Judge Diana Gribbon Motz wrote, “The new provisions target African Americans with almost surgical precision and impose cures for problems that did not exist.”
Texas
The Fifth Circuit Court of Appeals ruled certain new Texas voter ID laws unconstitutional in a 9-6 ruling. Eliminating these ID restrictions will allow an estimated 600,000 people to vote, according to USA Today. Texas congressmen who attempted to defend the law claimed that it was enacted to defend against voter fraud and the fact that many minorities did not have IDs used to verify voters was coincidence.
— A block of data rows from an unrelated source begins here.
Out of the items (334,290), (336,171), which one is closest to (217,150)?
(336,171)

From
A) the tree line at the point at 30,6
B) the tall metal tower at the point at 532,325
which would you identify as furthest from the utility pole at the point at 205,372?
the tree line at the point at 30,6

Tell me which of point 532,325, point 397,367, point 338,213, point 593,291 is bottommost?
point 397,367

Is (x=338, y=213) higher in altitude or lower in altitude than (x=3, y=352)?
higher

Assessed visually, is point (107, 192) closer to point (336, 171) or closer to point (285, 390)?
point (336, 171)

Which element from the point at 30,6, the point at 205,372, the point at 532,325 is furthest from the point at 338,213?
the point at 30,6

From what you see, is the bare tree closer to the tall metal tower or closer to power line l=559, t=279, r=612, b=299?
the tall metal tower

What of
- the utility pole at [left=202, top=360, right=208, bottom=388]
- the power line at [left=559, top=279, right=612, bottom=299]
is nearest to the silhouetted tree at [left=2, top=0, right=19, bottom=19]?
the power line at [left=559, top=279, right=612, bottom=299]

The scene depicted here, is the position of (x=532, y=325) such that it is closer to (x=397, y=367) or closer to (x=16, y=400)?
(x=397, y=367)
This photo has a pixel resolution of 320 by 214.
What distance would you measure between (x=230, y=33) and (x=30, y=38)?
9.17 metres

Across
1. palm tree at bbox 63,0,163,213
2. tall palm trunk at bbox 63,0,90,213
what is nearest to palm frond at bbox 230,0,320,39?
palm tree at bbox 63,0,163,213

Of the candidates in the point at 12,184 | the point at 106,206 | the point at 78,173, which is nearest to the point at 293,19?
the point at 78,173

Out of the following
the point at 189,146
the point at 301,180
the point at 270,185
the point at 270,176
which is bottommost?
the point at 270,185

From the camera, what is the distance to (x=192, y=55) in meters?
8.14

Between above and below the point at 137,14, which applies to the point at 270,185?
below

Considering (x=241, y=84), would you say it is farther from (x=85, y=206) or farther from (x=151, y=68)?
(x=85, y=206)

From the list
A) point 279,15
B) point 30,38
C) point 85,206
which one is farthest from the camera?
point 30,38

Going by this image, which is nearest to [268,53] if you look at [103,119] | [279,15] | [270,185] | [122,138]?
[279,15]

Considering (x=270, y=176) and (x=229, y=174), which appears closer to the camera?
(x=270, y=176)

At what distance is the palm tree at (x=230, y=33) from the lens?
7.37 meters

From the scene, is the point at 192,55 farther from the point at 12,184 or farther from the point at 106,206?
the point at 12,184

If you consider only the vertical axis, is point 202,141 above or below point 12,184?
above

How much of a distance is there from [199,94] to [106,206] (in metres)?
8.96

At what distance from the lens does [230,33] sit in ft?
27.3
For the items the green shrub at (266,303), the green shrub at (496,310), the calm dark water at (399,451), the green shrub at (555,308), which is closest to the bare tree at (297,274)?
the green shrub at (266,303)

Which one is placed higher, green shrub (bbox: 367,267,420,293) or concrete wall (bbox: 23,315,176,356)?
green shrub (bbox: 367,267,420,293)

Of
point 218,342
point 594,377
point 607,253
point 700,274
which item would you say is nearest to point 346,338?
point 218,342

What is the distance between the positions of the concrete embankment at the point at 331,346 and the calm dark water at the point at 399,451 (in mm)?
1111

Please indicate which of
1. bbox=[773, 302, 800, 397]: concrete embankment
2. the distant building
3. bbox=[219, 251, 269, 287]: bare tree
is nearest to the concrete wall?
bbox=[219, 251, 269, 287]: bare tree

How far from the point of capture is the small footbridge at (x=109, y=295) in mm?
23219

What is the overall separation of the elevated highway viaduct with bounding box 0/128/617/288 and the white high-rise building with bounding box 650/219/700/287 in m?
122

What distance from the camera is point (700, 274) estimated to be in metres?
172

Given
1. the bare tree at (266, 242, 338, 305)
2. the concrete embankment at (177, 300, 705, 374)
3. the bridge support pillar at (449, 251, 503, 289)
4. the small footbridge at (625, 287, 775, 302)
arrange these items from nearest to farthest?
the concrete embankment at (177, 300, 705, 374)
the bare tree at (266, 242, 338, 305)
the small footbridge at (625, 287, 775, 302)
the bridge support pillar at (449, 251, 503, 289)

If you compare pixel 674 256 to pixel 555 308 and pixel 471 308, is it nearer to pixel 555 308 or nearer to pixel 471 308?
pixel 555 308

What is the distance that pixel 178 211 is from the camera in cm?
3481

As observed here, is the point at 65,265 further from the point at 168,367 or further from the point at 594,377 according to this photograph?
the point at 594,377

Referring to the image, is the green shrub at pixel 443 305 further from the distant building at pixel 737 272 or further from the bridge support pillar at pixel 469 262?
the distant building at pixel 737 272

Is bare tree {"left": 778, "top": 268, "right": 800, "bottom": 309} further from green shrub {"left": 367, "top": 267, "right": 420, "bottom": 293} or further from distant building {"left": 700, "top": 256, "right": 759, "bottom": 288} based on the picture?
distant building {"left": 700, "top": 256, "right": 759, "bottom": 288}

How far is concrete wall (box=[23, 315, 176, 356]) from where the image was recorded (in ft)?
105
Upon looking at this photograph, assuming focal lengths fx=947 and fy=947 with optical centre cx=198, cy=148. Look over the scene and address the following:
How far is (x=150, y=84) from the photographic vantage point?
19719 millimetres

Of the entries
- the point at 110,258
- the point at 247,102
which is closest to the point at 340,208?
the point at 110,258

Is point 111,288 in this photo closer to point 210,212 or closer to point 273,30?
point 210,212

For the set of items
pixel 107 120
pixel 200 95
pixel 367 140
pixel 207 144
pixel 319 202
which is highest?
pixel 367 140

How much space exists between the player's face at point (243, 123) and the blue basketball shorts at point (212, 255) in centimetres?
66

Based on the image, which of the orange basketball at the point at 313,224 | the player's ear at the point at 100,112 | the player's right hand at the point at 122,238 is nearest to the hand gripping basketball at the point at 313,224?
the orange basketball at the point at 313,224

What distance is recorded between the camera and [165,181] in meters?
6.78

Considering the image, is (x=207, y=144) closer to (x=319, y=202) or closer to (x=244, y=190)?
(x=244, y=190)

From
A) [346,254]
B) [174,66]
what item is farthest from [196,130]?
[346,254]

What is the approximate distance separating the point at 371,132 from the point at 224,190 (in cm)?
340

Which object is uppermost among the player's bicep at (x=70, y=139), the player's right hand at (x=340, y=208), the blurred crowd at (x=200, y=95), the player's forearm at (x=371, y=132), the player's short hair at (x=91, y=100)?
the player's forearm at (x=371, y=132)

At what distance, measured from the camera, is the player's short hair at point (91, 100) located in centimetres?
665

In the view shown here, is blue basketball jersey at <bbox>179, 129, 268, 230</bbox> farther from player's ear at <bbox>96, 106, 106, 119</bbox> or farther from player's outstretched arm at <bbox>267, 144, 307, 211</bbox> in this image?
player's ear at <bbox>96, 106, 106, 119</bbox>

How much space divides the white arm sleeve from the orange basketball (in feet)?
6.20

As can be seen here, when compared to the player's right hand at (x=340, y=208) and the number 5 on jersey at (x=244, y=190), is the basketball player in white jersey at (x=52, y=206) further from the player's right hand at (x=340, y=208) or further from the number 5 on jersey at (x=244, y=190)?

However, Judge Catharina Haynes wrote, “The record shows that drafters and proponents of SB 14 were aware of the likely disproportionate effect of the law on minorities, and that they nonetheless passed the bill without adopting a number of proposed ameliorative measures that might have lessened this impact.”
Kansas
A Kansas law that required potential voters to prove citizenship before registering to vote was recently found to be unconstitutional. Nearly 18,000 people will be able to vote because of this ruling. US District Court Judge Julie Robinson, who gave the order to have Kansas DMV register Kansas voters, wrote “On this record, the Court cannot find that the State’s interest in preventing noncitizens from voting in Kansas outweighs the risk of disenfranchising thousands of qualified voters.”
Wisconsin
US District Court Judge James Peterson wrote a 199 page ruling against a voter ID law similar to North Carolina’s prior law. The change should broaden the types of acceptable voter IDs. Judge Peterson wrote in his ruling “To put it bluntly, Wisconsin’s strict version of voter ID law is a cure worse than the disease.”
The Problem With the Voter ID Laws in Question
There were several problems with the voter laws that were found to violate the US Constitution. While the lawmakers who pushed for and enacted these laws argued that they would prevent voter fraud, there is little evidence that voter fraud is a real problem in the US. The legislators that actively pushed for these voting restrictions were all conservative Republicans and the laws all made it more difficult for minorities (who tend to vote Democratic) to vote. In effect, the laws were shown to be a pretense to reduce minority turnout at elections and hence to increase the number of Republican elected officials.